• Extract
════════════════════

With some basics like food, water, a tent, and supplies like sleeping bags and cooking items – plus an adventurous spirit – you’ll be all set for an enjoyable camping trip.

In this post, we will cover everything you need to know to go group camping so that your experience can be filled with laughter, memories, and amazing experiences!

“Happiness is Only Real When Shared.”

Bus from Into the Wild, Chris McCandlessChristopher McCandless

1. Group Size: How Many Is Too Many?

Anyone with any experience trying to plan a group dinner or night out knows only too well the chaos, confusion, and calamity that will ensue. If you’re planning a camping trip or backpacking trip, this can multiply tenfold if there are too many campers in your crew.

This, of course, also depends on the friends in question. Flaky, lazy, disorganized, and bailer types are sure to make life more complicated. Responsible, mellow, well-prepared types are usually the ones you can have a great time with.

In our experience, it’s a good idea to start out with smaller groups of 4 to 6 people. If this goes well and you aren’t tearing your hair out and want to hightail it home mid-trip, then consider inviting a few more.

Four friends put up a tent
It’s always best to start small!

2. Expectations: Assess Compatibility and Be Ready to Compromise

No matter your group size, it’s likely that not everyone will be on the same page from the get-go. There’s usually at least one friend with aspirations of an Into the Wild-style extravaganza in the middle of nowhere, and one or two who will be wondering where the jacuzzi, spa, and bar are when you arrive at your bare-bones campsite.

The take-home? Get a group chat going or meet up to discuss your plans. This way, those who aren’t keen on the established plan or destination can take a rain check.

Backpackers with large backpacks on hiking in snowy mountains
The back end of nowhere? It’s not going to be for everyone!

3. Decide on Your Destination

How do you choose the perfect camping spot for multiple people, each of whom has their own ideas about what constitutes fun?

There are a few ways to go about it. First, you can plan several trips, thus allowing each member of your group to select a destination. Secondly, you can take a vote. Thirdly, you can make a list of options, then do some wheeling and dealing until you find one that suits everyone.

If you have a large group, make sure you book multiple campsites if you are heading to an established campground (rather than dispersed sites).

To help minimize your carbon footprint, we suggest traveling in one car instead of multiple if possible.

Campground beside lake with amenities
Secluded primitive camping? Campground with toilets and showers? Somewhere in between?

4. Divvy Up the Gear

One of the main benefits of group camping is that you don’t have to pack (and carry) quite as much gear as you do when camping alone or as a couple. Sure, you’ll need to bring your own sleeping bag, sleeping pad, and other personal items. However, the burden of carrying things like stoves, fuel, tents, food, a first aid kit, and water to camp can be shared between the group.

Camping with your friends is also great if you’re new to the outdoors as it helps take the stress out of packing and, in some cases, will save you from having to splash out on pricey gear or clothes. Just make a note of anything you’re short of and ask if any of your crew have spares.

To make sure nothing important gets left behind, we recommend you make a detailed camping packing list. Each person can claim (and bring) any item they own from the list and together you can help to kit out others who don’t have all the gear. This will also help ensure you don’t end up with two items when one would do the job.

Three backpackers with large backpacks on hiking in mountains
More friends, more backs to carry the gear!

════════════════════

• Provided data
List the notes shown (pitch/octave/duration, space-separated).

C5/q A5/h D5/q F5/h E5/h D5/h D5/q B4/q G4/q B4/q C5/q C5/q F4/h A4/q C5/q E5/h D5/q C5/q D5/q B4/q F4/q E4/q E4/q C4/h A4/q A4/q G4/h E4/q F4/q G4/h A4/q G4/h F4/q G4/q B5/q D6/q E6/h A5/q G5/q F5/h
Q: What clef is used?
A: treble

════════════════════

• Required tasks
A. Which items does the group camping guide say can have their carrying burden shared among the group?
B. Carry on the group camping guide from the point where it ends, writing the next section in the same style.
The listing above comes from a separate source, unrelated to the group camping guide.

• Task-by-task outputs
A. Stoves, fuel, tents, food, a first aid kit, and water.

B.
5. Alternate Dinner Duty

Outdoor cooking isn’t really much different to the indoor kind. That is, it’s a pain in the ass and a necessary evil. Sure, there are peeps out there who enjoy spending time over the stove, but this is sure to get old quickly if cooking for a crew of hungry campers multiple nights in a row.

To get around this, make a menu, ask everyone in your group to choose which meal they’d like to cook, let them cook it, and hey presto, problem solved!

Just make sure your menu takes into account any food allergies and dietary restrictions of your group members and is approved by all of them before it’s set in stone and the ingredients are bought. 

While planning, make sure you’ll have enough food to last the duration of your trip. And to make sure none of it spoils, consider investing in a camping cooler.

Need some meal inspiration? Check out these awesome camping food ideas!

And if you’d like to skip the cooking business altogether, check out our favorite make-ahead camping meals

Camping friends cooking dinner on a camp stove
A gourmet meal or eggs and toast? Get your fellow campers to each cook a group meal.

6. Share the Chores

Just like cooking, chores are a buzzkill that most would like to avoid. In every camping crew, however, there are bound to be a few conscientious, fussy, or diligent campers who insist on keeping things clean and tidy

While it would be lovely to just let them do their thing, we all know that doing so is sure to rankle and leave them feeling a little used.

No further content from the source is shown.